女は顔を洗い、神に動く様に祈り乍スイッチを入れたらCPUのファンは快調に廻ったが画面には何時ま待っても何も表示しなかった。
「何で、動けへんの、ああ分からない」女は絨毯の上に仰向けに転がり足をバタつかせヒステリーを起こしてしまった。メモリーの種類を間違えて居るのではないか。「メモリーに不具合か、御金をケチって安い方を買ってしまったからな、あんた此れから恵比須まで行って買って来て呉れへんか」
「此れからか」「動か無いと御金を溝に捨てる事に成るやん」太郎は納品書と保証書と取扱説明書を持って交換して貰いに出掛けた。メモリーを交換したら何の問題も無く起動し、OSのインストールも無事住んだ。ワープロのOASYSをインストールも少し戸惑ったが無事すんだ。
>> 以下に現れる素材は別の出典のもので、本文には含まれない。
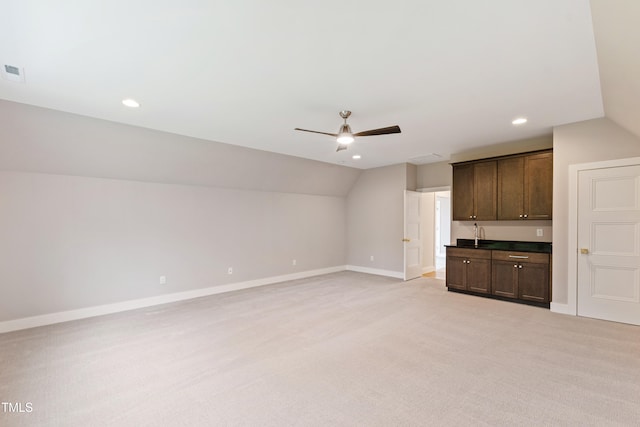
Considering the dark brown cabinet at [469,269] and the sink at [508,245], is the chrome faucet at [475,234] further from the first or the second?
the dark brown cabinet at [469,269]

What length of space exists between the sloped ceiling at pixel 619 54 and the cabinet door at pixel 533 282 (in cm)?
220

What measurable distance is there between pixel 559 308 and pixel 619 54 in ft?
11.4

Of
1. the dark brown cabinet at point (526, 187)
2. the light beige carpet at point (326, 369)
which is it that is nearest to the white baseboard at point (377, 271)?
the light beige carpet at point (326, 369)

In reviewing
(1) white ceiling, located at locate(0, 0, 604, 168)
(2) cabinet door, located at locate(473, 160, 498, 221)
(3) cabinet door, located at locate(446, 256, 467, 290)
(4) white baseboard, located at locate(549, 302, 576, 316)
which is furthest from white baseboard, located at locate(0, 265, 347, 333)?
(4) white baseboard, located at locate(549, 302, 576, 316)

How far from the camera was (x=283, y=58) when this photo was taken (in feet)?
8.02

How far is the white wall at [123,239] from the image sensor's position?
12.7ft

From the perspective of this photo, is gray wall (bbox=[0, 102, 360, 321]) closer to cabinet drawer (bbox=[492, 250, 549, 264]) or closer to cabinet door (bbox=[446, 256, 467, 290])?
cabinet door (bbox=[446, 256, 467, 290])

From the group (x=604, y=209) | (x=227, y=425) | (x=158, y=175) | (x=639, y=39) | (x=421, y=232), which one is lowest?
(x=227, y=425)

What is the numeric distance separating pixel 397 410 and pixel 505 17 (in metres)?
2.85

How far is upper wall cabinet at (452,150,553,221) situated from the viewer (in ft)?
15.3

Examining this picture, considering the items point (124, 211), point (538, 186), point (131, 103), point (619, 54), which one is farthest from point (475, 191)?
point (124, 211)

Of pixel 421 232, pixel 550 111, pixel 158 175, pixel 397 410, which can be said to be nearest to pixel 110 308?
pixel 158 175

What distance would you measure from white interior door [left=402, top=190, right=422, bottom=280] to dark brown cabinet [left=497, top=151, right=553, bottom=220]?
72.5 inches

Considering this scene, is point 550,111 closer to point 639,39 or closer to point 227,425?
point 639,39
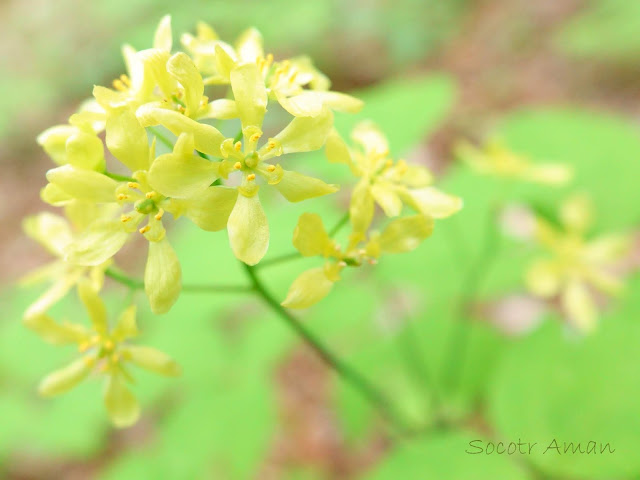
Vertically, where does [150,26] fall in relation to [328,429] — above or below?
above

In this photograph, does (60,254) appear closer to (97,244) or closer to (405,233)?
(97,244)

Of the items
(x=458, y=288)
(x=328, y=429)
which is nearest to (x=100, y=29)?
(x=328, y=429)

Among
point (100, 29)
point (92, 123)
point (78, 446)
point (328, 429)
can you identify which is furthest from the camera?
point (100, 29)

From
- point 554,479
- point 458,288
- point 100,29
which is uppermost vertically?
point 100,29

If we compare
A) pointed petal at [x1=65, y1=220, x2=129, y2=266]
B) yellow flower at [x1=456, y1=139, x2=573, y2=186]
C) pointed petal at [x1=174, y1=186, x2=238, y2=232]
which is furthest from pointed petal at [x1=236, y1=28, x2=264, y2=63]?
yellow flower at [x1=456, y1=139, x2=573, y2=186]

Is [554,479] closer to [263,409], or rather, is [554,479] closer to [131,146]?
[263,409]

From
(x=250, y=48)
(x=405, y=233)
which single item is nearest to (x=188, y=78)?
(x=250, y=48)

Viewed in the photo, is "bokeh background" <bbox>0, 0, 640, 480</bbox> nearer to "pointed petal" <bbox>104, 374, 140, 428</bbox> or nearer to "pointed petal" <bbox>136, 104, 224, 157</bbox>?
"pointed petal" <bbox>104, 374, 140, 428</bbox>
「いいかげんに観念してうち夫婦に成れ」と太郎に馬乗りに戯れるのが花子の日課で有った。やがて花子の御腹が膨らんで来た。佐太神宮に祈願に行った御蔭で有った。
 花子は男の子を産み落とし。パソコンと家事の両立は難しく。太郎は赤子の襁褓の世話迄させられた。花子は其の後次々に子を産み落とした。インターネットに取り付かれて居った。
 花子は酷い女では有ったが結局五人もの母に成った。パソコンは其の内古く成り動か無く成り壊れ、御金を払って処理して貰う事とあい成った。
 子達は花子には似ず、各々が紳士、淑女に成長しうる品位を備えて居った。